This is thrilling news. All thanks to those zealous and faithful folk who have motivated, advocated, protested, pleaded on behalf of this majestic landscape. Noble custodians of the land you be.   

For further reading, visit Kay McKenzie-Cooke's blog (where she's posted two marvelous poems that speak directly to this subject) and here are links to articles in today's ODT and NZ Herald.  

><

from Nothing to do with you
by Kay McKenzie-Cooke


For a cup of coffee,
you would strike the heart

with an axe, mine stone
for its marrow.

Maim
what rolls on into sky. Screw

metal poles into quiet land,
warp and crush

its offer
of light and air.

><


...and, from our ODT - "After weighing all the relevant matters . . . we judge that the Meridian project is inappropriate in the outstanding natural landscape of the Eastern Central Otago Upland Landscape, and does not achieve sustainable management of the Lammermoor's resources. That is principally because the nationally important positive factors of enabling economic and social welfare by providing a very large quantity of renewable energy are outweighed by the most important adverse consequences," the decision stated.

Yes. Yes. Yes. 


Friday, November 06, 2009

Watch



Watch (detail) - charcoal & conte on paper CB 2009


Wednesday, November 04, 2009

Balsa wood & dope for model airplanes


Kate - my jeweler friend and the artist with whom I've been collaborating these past months - has been down in Dunedin for eight days high-activity in the studio. We've put the finishing touches on various jewelry and installation pieces and completed a series of double-signature drawings (2D composites to which we've contributed in equal measure).
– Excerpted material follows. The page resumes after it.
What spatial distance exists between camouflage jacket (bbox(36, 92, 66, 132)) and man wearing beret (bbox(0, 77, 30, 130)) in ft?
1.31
Our exhibition - titled Alchemy - explores transformative processes and promotes the idea that meaningful collaborative endeavour has little to do with ownership of ideas and ideally contains elements of gifting. It opens at Gallery 33 in Wanaka on Friday 20 November. (I'll post more about it, including links to our respective websites, closer to the time.) 

While she was here, Kate commented on a small framed photograph on the bookcase in my hallway. It's a portrait of my late brother, Alan. The photograph was taken when he was a young man of twenty. Incredible to think that was thirty years ago. His abiding absence over the years has been a presence, too, in the way that those we have loved and lost are; sometimes it's palpable, welcome, companionable; sometimes we meet each other with wrestle, incredulity and outrage. Then, too, there are surprising moments of rich dialogue, sudden illumination, helpful instruction. However we look at it, are not all of our relationships ongoing? 

Alan was a boy with a slender frame and tender shell; a boy who loved insects, snakes and the Milky Way, who shared his Easter eggs with his cat and his corgi, who understood flight and bees and had the patience and know-how required to splint an injured bird's wing or to build a fleet (I can't call it a 'squadron'; it's so not a word he'd have used) of balsa wood airplanes.  

Kate's questions about him, together with the fact I've been experimenting with balsa wood as a ground for miniature oil paintings (the smallest are 25 x 39MM), prompted me to dig through the folder of poems I've written to him over the years. 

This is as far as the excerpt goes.